DFT-calculated reaction coordinate for homolytic ${\text{H}}_2{\text{O}}_2$ cleavage, subsequent $\text{HAA}$ and rebound ligand hydroxylation by ${\left[{\text{Cu}}^{\text{I}}\left({\text{TMG}}_3\text{tren}\right)\right]}^{+}$. Optimized structures and singlet energies are shown for each species. Thermodynamics are calculated at −70 °C.

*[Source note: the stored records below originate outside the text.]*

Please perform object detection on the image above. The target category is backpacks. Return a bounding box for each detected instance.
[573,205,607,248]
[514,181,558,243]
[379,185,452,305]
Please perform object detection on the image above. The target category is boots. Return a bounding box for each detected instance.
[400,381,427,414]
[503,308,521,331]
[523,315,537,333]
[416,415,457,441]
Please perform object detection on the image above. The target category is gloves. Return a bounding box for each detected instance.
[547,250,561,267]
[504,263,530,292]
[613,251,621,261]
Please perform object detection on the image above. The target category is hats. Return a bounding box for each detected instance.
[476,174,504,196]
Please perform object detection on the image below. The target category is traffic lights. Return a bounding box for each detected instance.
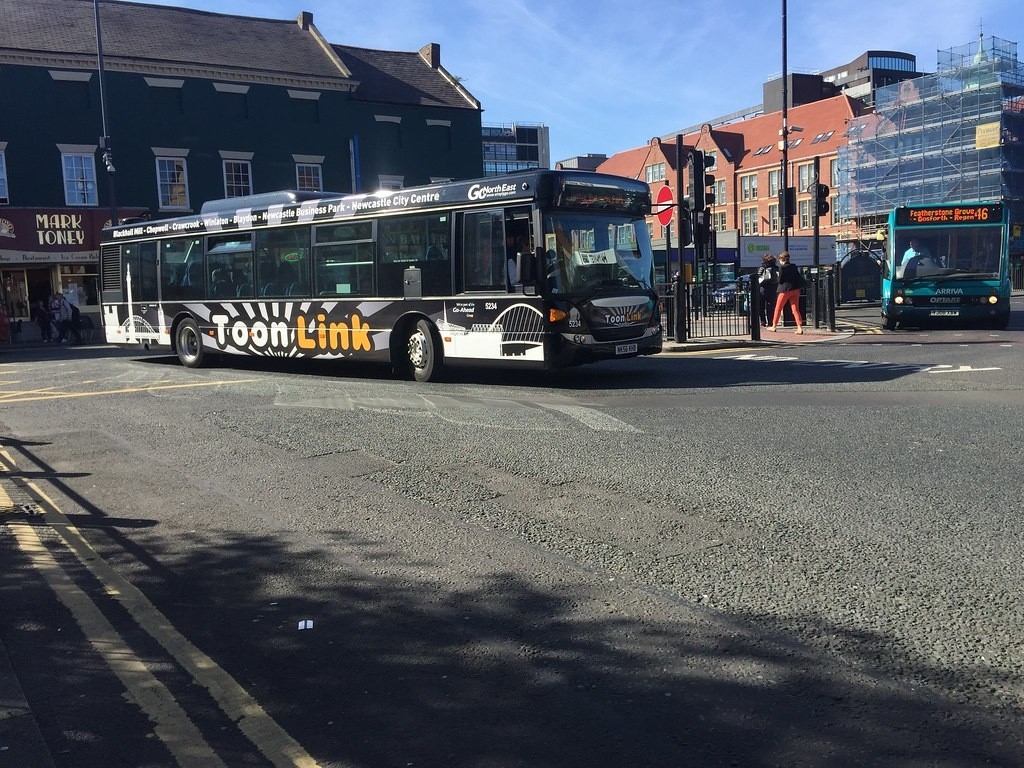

Scheme 2 and the upper part of Scheme 5 represent a first round of a peroxygenase catalytic cycle, as $\text{Cu}(\text{I})$ is regenerated and can accept a new substrate (here, a new unhydroxylated ligand). However, when excess ${\text{H}}_2{\text{O}}_2$ is present (Scheme 5, bottom), ${\left[{\text{Cu}}^{\text{I}}\left({\text{TMG}}_3\text{tren-OH}\right)\right]}^{+}$ is oxidized by hydrogen peroxide to a cupric form, subsequently leading to ${\text{TMG}}_3\text{tren-OH}$ deprotonation and formation of alkoxide ${\left[{\text{Cu}}^{\text{II}}\left({\text{TMG}}_3{\text{trenO}}^{-}\right)\right]}^{+}(\mathbf{2})$. $N$-Dealkylation can otherwise occur (vide supra), producing formaldehyde plus a ${\text{Cu}}^{\text{II}}\left({\text{TMG}}_3\text{tren-}\left({\text{CH}}_3\right)\text{N}-\text{H}\right)$ species, as we observe experimentally.

CONCLUSIONS

In this study, we have provided considerable new insights into site-specific Fenton-type peroxygenase chemistry, quite likely relevant to LPMOs³⁹ and perhaps also to copper-dependent $p$-methane monooxygenases ($p\text{MMOs}$).^24,40 Using a synthetic analog ${\left[{\text{Cu}}^{\text{I}}\left({\text{TMG}}_3\text{tren}\right)\right]}^{+}(\mathbf{1})$, ${\text{Cu}}^{\text{I}}/{\text{H}}_2{\text{O}}_2$ reactions occur. Our experimental results indicate that this leads to a cupric-hydroxide plus hydroxyl radical as suggested in the study on a LPMO by Solomon and co-workers;¹⁰ⁱ subsequent $N$-methyl group hydroxylation occurs leaving behind ${\text{Cu}}^{\text{I}}$. The generation of a $\cdot \text{OH}$ intermediate (or possibly a ${\text{Cu}}^{\text{III}}{(\text{OH})}_2$ or ${\text{Cu}}^{\text{II}}-\text{O}\cdot$ species) was demonstrated via capture or quenching with radical scavengers or external substrates. The proposed reaction mechanism is further determined to be thermodynamically and kinetically feasible by DFT reaction coordinate calculations. The overall reaction, ${\left[{\text{Cu}}^{\text{I}}\left({\text{TMG}}_3\text{tren}\right)\right]}^{+}+{\text{H}}_2{\text{O}}_2\to {\left[{\text{Cu}}^{\text{I}}\left({\text{TMG}}_3\text{tren-OH}\right)\right]}^{+}$ $\left(+{\text{H}}_2\text{O}\right)$, is consistent with LPMO peroxygenase catalytic behavior. This study provides a fresh perspective on Fenton-like copper chemistry and previously proposed mechanisms and nature of key intermediates in peroxygenase reactivity, including LPMOs.